>> Start ENTRIES
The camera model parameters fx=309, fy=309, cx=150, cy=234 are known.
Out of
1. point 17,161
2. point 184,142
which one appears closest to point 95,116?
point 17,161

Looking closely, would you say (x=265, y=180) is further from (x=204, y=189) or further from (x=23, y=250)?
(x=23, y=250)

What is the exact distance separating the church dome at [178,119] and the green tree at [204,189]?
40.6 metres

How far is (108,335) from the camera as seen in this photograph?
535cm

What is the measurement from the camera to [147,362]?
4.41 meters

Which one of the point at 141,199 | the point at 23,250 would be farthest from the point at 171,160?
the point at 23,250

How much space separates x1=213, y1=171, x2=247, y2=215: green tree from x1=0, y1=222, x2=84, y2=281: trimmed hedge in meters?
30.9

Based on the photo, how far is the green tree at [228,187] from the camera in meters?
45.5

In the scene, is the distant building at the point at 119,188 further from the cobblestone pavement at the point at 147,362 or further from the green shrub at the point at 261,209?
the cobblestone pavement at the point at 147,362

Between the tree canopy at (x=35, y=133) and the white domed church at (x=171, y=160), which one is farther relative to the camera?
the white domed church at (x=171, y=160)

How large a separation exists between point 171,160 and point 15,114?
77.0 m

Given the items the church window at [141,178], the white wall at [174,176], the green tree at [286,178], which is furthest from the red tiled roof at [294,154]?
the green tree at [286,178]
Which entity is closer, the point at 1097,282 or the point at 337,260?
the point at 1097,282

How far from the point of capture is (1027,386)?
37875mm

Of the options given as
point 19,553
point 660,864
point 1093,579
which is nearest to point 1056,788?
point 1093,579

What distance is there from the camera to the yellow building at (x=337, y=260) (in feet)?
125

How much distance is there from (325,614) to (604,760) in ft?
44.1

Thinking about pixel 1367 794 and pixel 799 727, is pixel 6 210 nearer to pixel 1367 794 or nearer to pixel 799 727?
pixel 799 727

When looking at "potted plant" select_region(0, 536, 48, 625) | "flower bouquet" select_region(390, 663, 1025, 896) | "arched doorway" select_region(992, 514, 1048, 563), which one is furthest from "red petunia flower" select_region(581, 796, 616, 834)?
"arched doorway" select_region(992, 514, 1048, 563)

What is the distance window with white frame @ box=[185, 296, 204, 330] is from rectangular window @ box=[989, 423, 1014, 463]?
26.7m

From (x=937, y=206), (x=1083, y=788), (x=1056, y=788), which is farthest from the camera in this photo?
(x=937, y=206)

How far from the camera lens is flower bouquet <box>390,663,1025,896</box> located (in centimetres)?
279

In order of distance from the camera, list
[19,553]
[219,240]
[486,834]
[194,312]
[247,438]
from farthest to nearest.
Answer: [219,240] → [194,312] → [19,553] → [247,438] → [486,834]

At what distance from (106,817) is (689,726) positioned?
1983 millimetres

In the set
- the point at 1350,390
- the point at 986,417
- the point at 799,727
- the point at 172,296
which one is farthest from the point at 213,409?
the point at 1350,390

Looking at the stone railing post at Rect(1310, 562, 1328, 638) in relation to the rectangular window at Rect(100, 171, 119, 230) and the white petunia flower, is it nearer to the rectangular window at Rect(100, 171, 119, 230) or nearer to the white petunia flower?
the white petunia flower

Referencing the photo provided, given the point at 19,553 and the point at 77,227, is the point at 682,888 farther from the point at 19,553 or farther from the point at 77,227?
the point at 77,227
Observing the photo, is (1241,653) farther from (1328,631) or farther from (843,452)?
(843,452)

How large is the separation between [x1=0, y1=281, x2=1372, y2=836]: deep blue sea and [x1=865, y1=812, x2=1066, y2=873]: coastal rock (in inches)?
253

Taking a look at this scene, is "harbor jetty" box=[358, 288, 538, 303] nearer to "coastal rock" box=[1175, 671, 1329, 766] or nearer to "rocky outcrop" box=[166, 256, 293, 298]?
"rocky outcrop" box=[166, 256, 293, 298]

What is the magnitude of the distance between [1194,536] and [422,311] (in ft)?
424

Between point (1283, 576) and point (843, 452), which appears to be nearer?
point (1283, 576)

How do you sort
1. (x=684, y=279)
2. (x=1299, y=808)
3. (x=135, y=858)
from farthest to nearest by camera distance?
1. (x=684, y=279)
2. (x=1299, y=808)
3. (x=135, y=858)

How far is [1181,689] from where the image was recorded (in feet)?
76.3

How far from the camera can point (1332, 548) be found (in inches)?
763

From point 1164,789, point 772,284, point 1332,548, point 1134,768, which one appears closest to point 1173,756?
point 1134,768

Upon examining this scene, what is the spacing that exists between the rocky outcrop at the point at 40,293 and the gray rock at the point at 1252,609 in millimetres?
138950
>> End ENTRIES
EXERCISE OBJECTIVE: Retype every one of these records, keeping each line identical to the original.

EXERCISE SOLUTION:
The camera model parameters fx=309, fy=309, cx=150, cy=234 are known.
Out of
1. point 17,161
2. point 184,142
which one appears closest to point 95,116?
point 17,161

Looking closely, would you say (x=265, y=180) is further from (x=204, y=189) or further from (x=23, y=250)?
(x=23, y=250)

What is the exact distance separating the church dome at [178,119] and the green tree at [204,189]?
40.6 metres

How far is (108,335) from the camera as seen in this photograph?
535cm

What is the measurement from the camera to [147,362]?
4.41 meters

Which one of the point at 141,199 | the point at 23,250 would be farthest from the point at 171,160?
the point at 23,250

How much space separates x1=213, y1=171, x2=247, y2=215: green tree from x1=0, y1=222, x2=84, y2=281: trimmed hedge in meters?
30.9

Based on the photo, how far is the green tree at [228,187] from the camera in meters?
45.5

In the scene, is the distant building at the point at 119,188 further from the cobblestone pavement at the point at 147,362 or further from the green shrub at the point at 261,209?
the cobblestone pavement at the point at 147,362

Between the tree canopy at (x=35, y=133) and the white domed church at (x=171, y=160), which one is farther relative to the camera?
the white domed church at (x=171, y=160)

How large a separation exists between point 171,160 and point 15,114?
77.0 m

Given the items the church window at [141,178], the white wall at [174,176], the green tree at [286,178], which is furthest from the red tiled roof at [294,154]?
the green tree at [286,178]
Which entity is closer, the point at 1097,282 or the point at 337,260?
the point at 1097,282

How far from the point of capture is (1027,386)?
37875mm

Of the options given as
point 19,553
point 660,864
point 1093,579
which is nearest to point 1056,788?
point 1093,579

What distance is there from the camera to the yellow building at (x=337, y=260) (in feet)?
125

How much distance is there from (325,614) to (604,760) in ft?
44.1

Thinking about pixel 1367 794 and pixel 799 727, is pixel 6 210 nearer to pixel 1367 794 or nearer to pixel 799 727?
pixel 799 727

When looking at "potted plant" select_region(0, 536, 48, 625) | "flower bouquet" select_region(390, 663, 1025, 896) | "arched doorway" select_region(992, 514, 1048, 563), which one is furthest from "red petunia flower" select_region(581, 796, 616, 834)?
"arched doorway" select_region(992, 514, 1048, 563)

What is the distance window with white frame @ box=[185, 296, 204, 330] is from rectangular window @ box=[989, 423, 1014, 463]?
26.7m

From (x=937, y=206), (x=1083, y=788), (x=1056, y=788), which is farthest from the camera in this photo?
(x=937, y=206)

How far from the camera lens is flower bouquet <box>390,663,1025,896</box> located (in centimetres)?
279

In order of distance from the camera, list
[19,553]
[219,240]
[486,834]
[194,312]
[247,438]
from farthest to nearest.
Answer: [219,240] → [194,312] → [19,553] → [247,438] → [486,834]

At what distance from (106,817) is (689,726) positioned?
1983 millimetres

In the set
- the point at 1350,390
- the point at 986,417
- the point at 799,727
- the point at 172,296
which one is farthest from the point at 213,409?
the point at 1350,390

Looking at the stone railing post at Rect(1310, 562, 1328, 638) in relation to the rectangular window at Rect(100, 171, 119, 230) and the white petunia flower, is it nearer to the rectangular window at Rect(100, 171, 119, 230) or nearer to the white petunia flower?
the white petunia flower

Referencing the photo provided, given the point at 19,553 and the point at 77,227, is the point at 682,888 farther from the point at 19,553 or farther from the point at 77,227?
the point at 77,227
Observing the photo, is (1241,653) farther from (1328,631) or farther from (843,452)?
(843,452)

How large is the separation between [x1=0, y1=281, x2=1372, y2=836]: deep blue sea and [x1=865, y1=812, x2=1066, y2=873]: coastal rock (in inches)?
253

Taking a look at this scene, is "harbor jetty" box=[358, 288, 538, 303] nearer to "coastal rock" box=[1175, 671, 1329, 766] or nearer to "rocky outcrop" box=[166, 256, 293, 298]?
"rocky outcrop" box=[166, 256, 293, 298]

What is the magnitude of the distance between [1194,536] and [422,311] (in ft)?
424

Between point (1283, 576) and point (843, 452), which appears to be nearer?
point (1283, 576)

How do you sort
1. (x=684, y=279)
2. (x=1299, y=808)
3. (x=135, y=858)
from farthest to nearest by camera distance?
1. (x=684, y=279)
2. (x=1299, y=808)
3. (x=135, y=858)

How far is [1181,689] from where the image was recorded (in feet)?
76.3

How far from the camera can point (1332, 548) be found (in inches)?
763

From point 1164,789, point 772,284, point 1332,548, point 1134,768, which one appears closest to point 1173,756?
point 1134,768

Upon examining this scene, what is the spacing that exists between the rocky outcrop at the point at 40,293 and the gray rock at the point at 1252,609 in millimetres?
138950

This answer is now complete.